According to a study by BBVA, oil prices have increased significantly and the prices of raw materials will rise because Russia is a major exporter of metals and grains, particularly wheat. "The bottlenecks in global value chains, which were beginning to show signs of recovery after being greatly complicated by the pandemic, will worsen again as the transit of goods by sea will be affected by the conflict. These factors will be translated into higher-than-anticipated levels of inflation and, probably, into a more restrictive global monetary stance, which will bring headwinds to the recovery process," explains Carlos Serrano, Chief Economist, BBVA.
S&P also warned that the invasion disrupted financial markets, drove oil prices up and could lead to “profound and protracted effects on macroeconomic prospects and credit conditions around the world,” as reported by MBN.
The impact of the conflict on Mexico’s economy is yet to be determined.
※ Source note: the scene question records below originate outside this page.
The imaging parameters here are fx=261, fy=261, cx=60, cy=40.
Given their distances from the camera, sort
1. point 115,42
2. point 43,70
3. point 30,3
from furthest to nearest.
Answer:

Mexico does not have a significant commercial relationship with Russia; only 0.1 percent of Mexico’s total exports head towards Russia and only 0.5 percent of Mexico’s imports come from that country. However, Mexico has an open economy with a manufacturing vocation, so it could be affected by higher transportation prices. In addition, higher inflation is expected because global energy prices are forecasted to increase, translating into higher gas and gasoline prices.
This morning, President Andrés Manuel López Obrador boasted that Mexico has less expensive gasoline than Germany or the US because of the lack of corruption in the country and because the profits from the increase in crude oil are sufficient to avoid the collection of the Special Tax on Production and Services (IEPS).
The conflict is expected to lead to higher inflation, lower manufacturing production and a more restrictive monetary policy, which will take away momentum from economic growth. In Mexico, the peso has already suffered a setback due to the conflict between Russia and Ukraine, as previously mentioned by MBN.